Moderatorzy: Estraven, Moderatorzy
aga66 pisze:Zabrałaś te rude kotki?
maczkowa pisze:aga66 pisze:Zabrałaś te rude kotki?
tak, są u mnie, bałam się o nie, bo wczorajsza tam wizyta w ciągu dnia,rozmowy, plus to, co sie stało wieczorem, wszystko łącznie mnie przeraziło. A jeżdżenie tam przez ostatnie trzy tygodnie, leczenie maluchów, to, jakie one są bardzo mnie z nimi związało. Nie darowałabym sobie i ..innym, gdyby coś im się stało. Na 9 jadę do weta, zrobię im pełne badania, poproszę też o ten test na pp.
Blue nie mam możliwości zrobienia sekcji temu, który wczoraj odszedł.

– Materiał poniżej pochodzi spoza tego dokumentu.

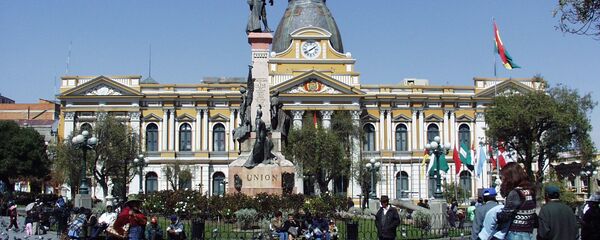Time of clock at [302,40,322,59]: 1:39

I wiecie co? Rzygać mi się chce tą moją "dobrocią" Jestem wykończona, fizycznie i psychicznie. MAm 10 kotów,2 psy, ostatnie 3 tygodnie to jeżdżenie ze dwa razy dziennie na wieś, ostatni tydzień leczenie malucha, którego przedwczoraj musiałam uśpić, wczoraj kolejny kot, który odszedł na moich oczach po - sądząc po jego stanie- wielkich cierpieniach, w pracy mam młyn, że nie wiem, w co ręce włożyć, po prostu wysiadam, warczę na ludzi, co mi się nie zdarza, to wszystko odbija się na moich zwierzakach, bo chodzę jak tykająca bomba, w życiu nie krzyknęłam na kota, a teraz tylko na nie pohukuję, już widzę, ze patrzą niektóre na mnie, jak biegam znowu po mieszkaniu, z niepokojem, zaczynają miedzy sobą się trzeć, kuwety na czas nieposprzątane, bo zwyczajnie czasowo nie mam kiedy, wiec któryś mi zlał się dwa razy na łózko i rogówkę w pokoju, mam taki sajgon w mieszkaniu, że płakać mi się chce, jak wchodzę do domu- nie można sobie takich rzeczy robić, też dla dobra zwierząt. Tych, które juz ma się pod opieką.
Naprawdę nie wiem, jak funkcjonują dziewczyny, które same mają po opieka kilkanaście kotów i jeszcze jakieś stada dokarmiają. Jeśli pracują zawodowo, to fizycznie to nie do ogarnięcia.